Look below for the line containing "Comfort Inn Gaslamp - Hotel - 0" and the line containing "logotipo_correo_andalucia"; repeat exactly those two lines and all lines between them, and nothing else.

Records for processing
───

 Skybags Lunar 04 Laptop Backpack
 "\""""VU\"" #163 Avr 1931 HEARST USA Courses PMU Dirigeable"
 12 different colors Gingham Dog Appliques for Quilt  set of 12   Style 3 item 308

───

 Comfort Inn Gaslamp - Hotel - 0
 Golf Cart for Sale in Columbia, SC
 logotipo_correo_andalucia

───

Exercise answer
 Comfort Inn Gaslamp - Hotel - 0
 Golf Cart for Sale in Columbia, SC
 logotipo_correo_andalucia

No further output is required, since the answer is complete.